Prompt recognition and management of precipitating factors are crucial to reversing PRES [13]. No randomized trials have assessed therapeutic interventions for PRES; thus, no specific treatment is available. Supportive, symptom-directed management is imperative and typically consists of antihypertensive and anticonvulsant agents, removal of inciting agents, and correction of comorbidities driving hypertension. Aggressive blood pressure control is essential but must be achieved through gradual MAP reduction to avoid organ hypoperfusion. Patients with severe PRES manifestations (e.g., status epilepticus, coma, respiratory failure, or hypertensive crisis) may require intensive care [1]. Timely treatment usually results in full recovery within days to weeks [3].

4. Conclusion

PRES should be considered in patients presenting with sudden encephalopathy, even in the pediatric population where it is less common. This case highlights an unusual sequela of a frequently encountered pediatric infection. MRI, particularly T2-FLAIR and DWI sequences, is essential in confirming the diagnosis.

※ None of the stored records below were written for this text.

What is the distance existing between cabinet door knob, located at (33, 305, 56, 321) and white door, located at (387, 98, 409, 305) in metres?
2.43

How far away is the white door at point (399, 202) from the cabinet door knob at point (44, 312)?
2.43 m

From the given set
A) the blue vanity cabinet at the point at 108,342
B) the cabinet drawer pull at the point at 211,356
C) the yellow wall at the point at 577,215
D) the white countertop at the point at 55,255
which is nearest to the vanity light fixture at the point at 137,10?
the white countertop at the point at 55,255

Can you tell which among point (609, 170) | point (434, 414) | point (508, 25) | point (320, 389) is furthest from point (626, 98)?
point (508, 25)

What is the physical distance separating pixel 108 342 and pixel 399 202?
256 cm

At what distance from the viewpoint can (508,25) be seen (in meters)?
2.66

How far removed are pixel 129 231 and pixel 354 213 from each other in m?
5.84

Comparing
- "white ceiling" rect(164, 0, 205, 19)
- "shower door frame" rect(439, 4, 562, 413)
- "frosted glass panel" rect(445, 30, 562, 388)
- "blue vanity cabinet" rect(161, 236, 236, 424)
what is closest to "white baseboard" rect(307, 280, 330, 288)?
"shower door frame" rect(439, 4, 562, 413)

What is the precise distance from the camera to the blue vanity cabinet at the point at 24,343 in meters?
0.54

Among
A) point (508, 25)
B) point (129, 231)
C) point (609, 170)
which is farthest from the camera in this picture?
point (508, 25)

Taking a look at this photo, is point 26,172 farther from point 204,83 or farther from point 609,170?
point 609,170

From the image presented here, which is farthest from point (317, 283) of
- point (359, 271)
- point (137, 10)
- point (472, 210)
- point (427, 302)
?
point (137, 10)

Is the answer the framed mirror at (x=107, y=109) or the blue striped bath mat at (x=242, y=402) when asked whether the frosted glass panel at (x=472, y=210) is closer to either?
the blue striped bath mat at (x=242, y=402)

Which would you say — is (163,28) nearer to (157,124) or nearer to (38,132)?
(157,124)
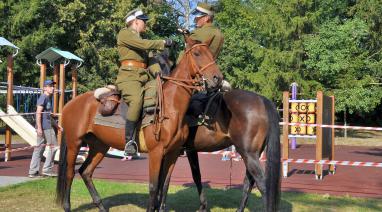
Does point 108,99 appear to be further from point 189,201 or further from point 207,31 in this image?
point 189,201

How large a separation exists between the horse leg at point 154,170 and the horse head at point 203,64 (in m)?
1.12

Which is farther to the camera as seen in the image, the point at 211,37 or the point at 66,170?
the point at 66,170

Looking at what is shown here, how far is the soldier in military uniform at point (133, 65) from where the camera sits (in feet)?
22.5

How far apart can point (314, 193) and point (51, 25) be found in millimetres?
23362

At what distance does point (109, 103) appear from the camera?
7.37 metres

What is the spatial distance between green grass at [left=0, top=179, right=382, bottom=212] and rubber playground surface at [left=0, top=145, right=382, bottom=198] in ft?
3.40

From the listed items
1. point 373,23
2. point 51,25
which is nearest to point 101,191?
point 51,25

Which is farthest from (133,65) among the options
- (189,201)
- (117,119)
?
(189,201)

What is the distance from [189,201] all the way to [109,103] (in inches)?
106

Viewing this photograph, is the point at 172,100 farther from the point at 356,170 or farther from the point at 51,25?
the point at 51,25

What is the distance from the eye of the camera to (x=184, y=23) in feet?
141

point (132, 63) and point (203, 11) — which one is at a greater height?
point (203, 11)

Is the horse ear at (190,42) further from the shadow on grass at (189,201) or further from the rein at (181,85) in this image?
the shadow on grass at (189,201)

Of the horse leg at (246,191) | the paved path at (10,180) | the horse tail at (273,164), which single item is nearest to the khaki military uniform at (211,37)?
the horse tail at (273,164)
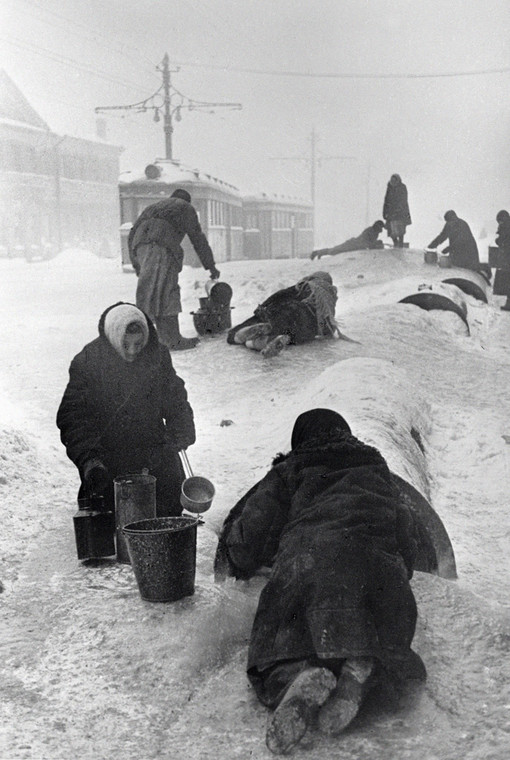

Although no specific treatment exists, timely intervention generally yields favorable outcomes, highlighting the importance of prompt recognition and understanding of PRES in clinical practice.

Consent

No written consent has been obtained from the patient as there are no patient identifiable data included in this case report.

Disclosure

This case report was presented at the American Federation for Medical Research (AFMR) Southeastern Regional Meeting, 2024.

Conflicts of Interest

The authors declare no conflicts of interest.

Funding

The UAB Libraries participate in a Read & Publish Agreement with the publisher Wiley. No funding was received for this manuscript.